So often the lists of controversialists, contrarians and rule breakers of the literary world are of men, and last week Flavorwire published a list of their top ten ‘Legendary Bad Boys of Literature‘ (a press shot with a cigarette seemed to be obligatory for inclusion in certainly the top four places of that list). In response, Kerryn Goldsworthy has been compiling her own top ten lists of ‘Legendary Bad Girls of Literature’ on her blog Still Life With Cat, reminding us that female writers can definitely hold their own.

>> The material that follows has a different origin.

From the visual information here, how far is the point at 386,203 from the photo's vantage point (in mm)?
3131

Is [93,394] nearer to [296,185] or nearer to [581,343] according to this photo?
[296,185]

As Goldsworthy put it in her original post: ‘I think the Bad Girls of Literature were infinitely more charming without being in any way less talented or less Bad.’ You can view Goldsworthy’s original top ten list here, and the most recent one here.
I’d add a few of my own: Zelda Fitzgerald – one of the original literary party girls – and Kathy Acker. But here are a few of my favourites from Goldsworthy’s list:
Jane Bowles: ‘I am so wily and feminine that I could live by your side for a lifetime and deceive you afresh each day.’
Dorothy Porter: ‘I wonder if some of the most deeply passionate experiences of my life have happened between the covers of a book.’
Dorothy Parker: ‘There must be courage; there must be no awe. There must be criticism, for humor, to my mind, is encapsulated in criticism. There must be a disciplined eye and a wild mind … There must be a magnificent disregard of your reader, for if he cannot follow you, there is nothing you can do about it.’
Sylvia Plath: ‘And by the way, everything in life is writable about if you have the outgoing guts to do it, and the imagination to improvise. The worst enemy to creativity is self-doubt.’
Katherine Mansfield: ‘Risk! Risk anything! Care no more for the opinions of others, for those voices. Do the hardest thing on earth for you. Act for yourself. Face the truth.’